… or rather, not! Read this article on Zen Habits, and from the title onwards I was thinking “This is me all over!” Signed up to the gym, a class (online), and not gone; stacks of eBooks unread, guitar unplayed, art and craft supplies untouched…! Argh!! All those good intentions never materialise – as the article asks, what’s wrong with me?!
The answer, apparently, is an over-abundance of optimism: we think we can do more than we can (2-5 times more, and I suspect I’m at the 5!) and that the things we do will take less time than they actually do. We forget about all the little things in life that take up time – chores, eating, etc. And we end up doing ‘comfortable’ busy work as it’s easier to do than focusing on getting over the resistance of the Project.
Leo suggests blocking out exactly what ‘important’ tasks you’ll do in the (at most) 3-4 hours of time you really have in a day – and then cut it in half, as everything will be taking longer than you think! Sure, you can cut out TV etc, but that’s not going to free up as much time as you think – and you DO need some downtime unless you really fancy hitting burn out!
So I guess it’s a case of being less vague. Not “I’ll do a, b, c, d,… tomorrow evening” but a more realistic, “I’d do this between 8-8:30pm”. Hmm. Sensible, but a bit restrictive for me, maybe? Still… merit in that. And yes, it does stop the out of control to do lists if you have to put actual time slots against things – you soon discover that you’ll have about 20 seconds to do each task unless you stay up to 4am!

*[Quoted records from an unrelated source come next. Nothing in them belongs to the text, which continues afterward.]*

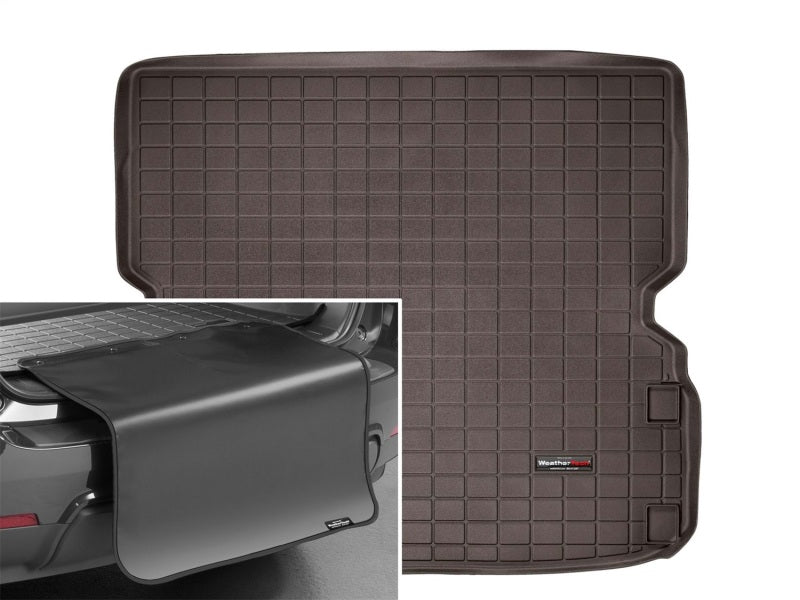 WeatherTech 2013-2014 Infiniti JX Cargo With Bumper Protector - Cocoa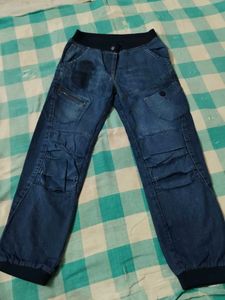 Cute Denim Cargo Pants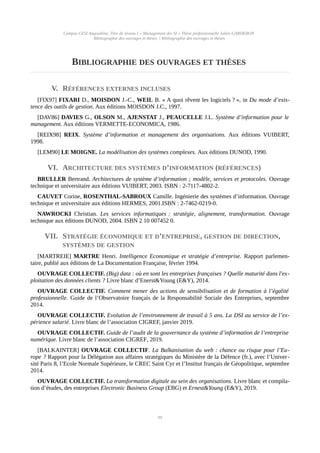 Penser son Système d’Information, Appréhender ses évolutions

Plus, you can start monitoring expected vs. actual duration, and get better at estimating how long certain things will take.
The other tips include setting up a good environment – although that to me doesn’t mean the same as the suggested finding an accountability partner. I know in myself that the quickest way to make me not want to do something is to turn it into a ‘must’ – I need to know I can wiggle out, guilt-free (ish). But hey, at least I know that about myself!

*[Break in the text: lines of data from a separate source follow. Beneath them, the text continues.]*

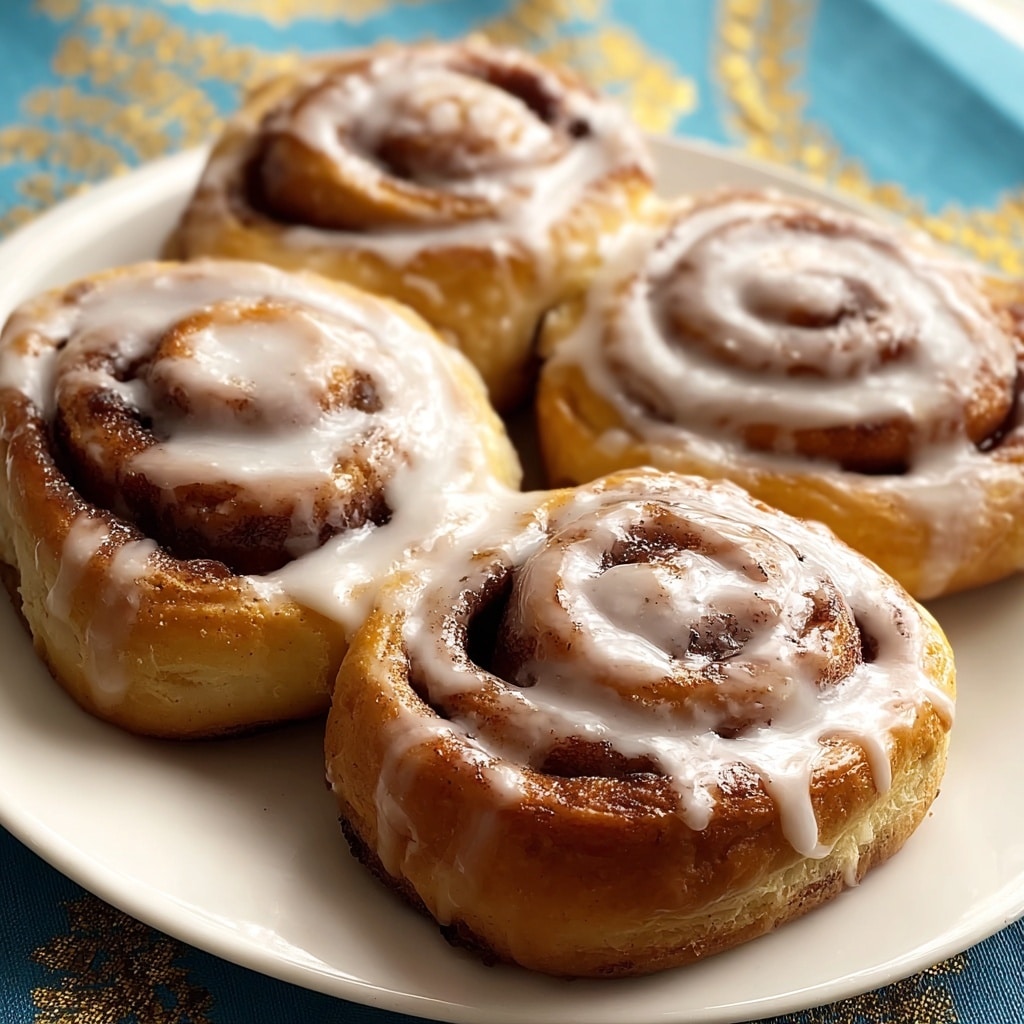 Soft Cinnamon Rolls with Creamy Glaze Recipe - Recipe Image
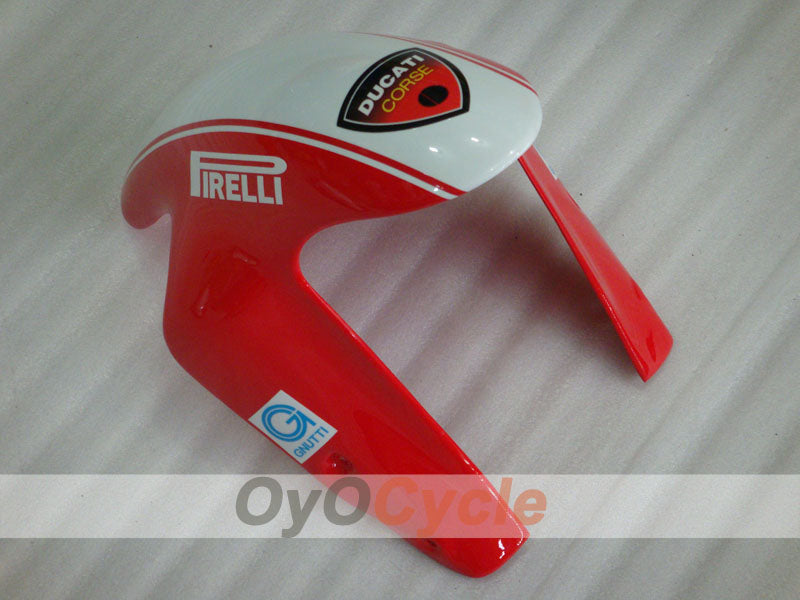 Verkleidungssatz für Einspritzmodelle, Ducati 1198, 09-11 - Rot, Weiß, Schwarz - Xerox #OYO87906254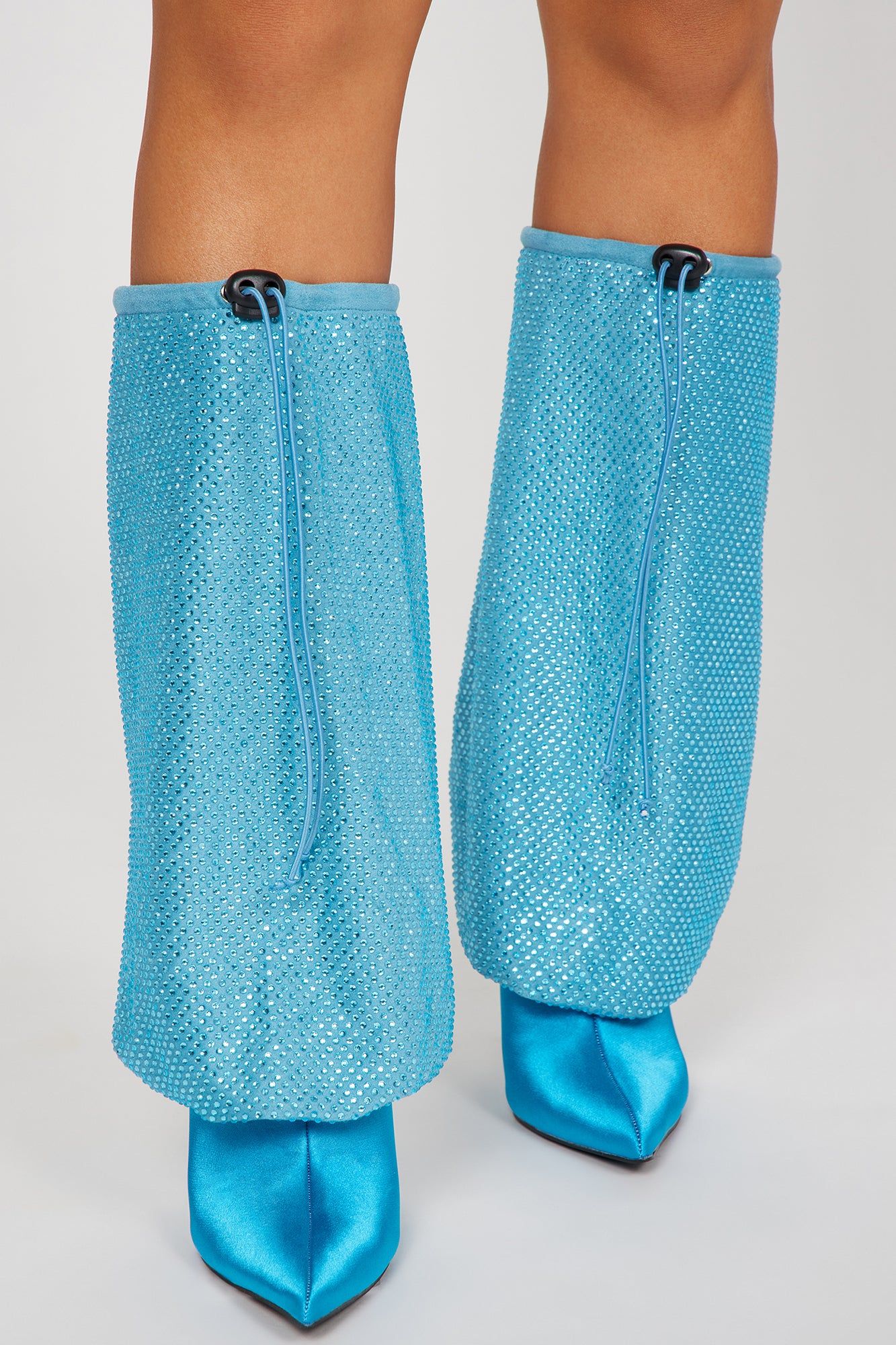 We Don't Stop Knee High Heeled Boots - Turquoise sold by Fashion Nova product image thumbnail 2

And the final point is to acknowledge that you’re going to want to shy away from doing the stuff that you’ve otherwise flagged as important for yourself and make excuses like, “Oh, but I really really have to do the dishes and reorganise the DVDs.” Hmm! But that’s where the Unprocrastination Challenge came in, I guess – maybe it’s time I stopped using that for getting chores done (as important as sorting the insurance was!) and use it for the things I swerve despite really wanting to do them, be that building an exercise habit or something crafty.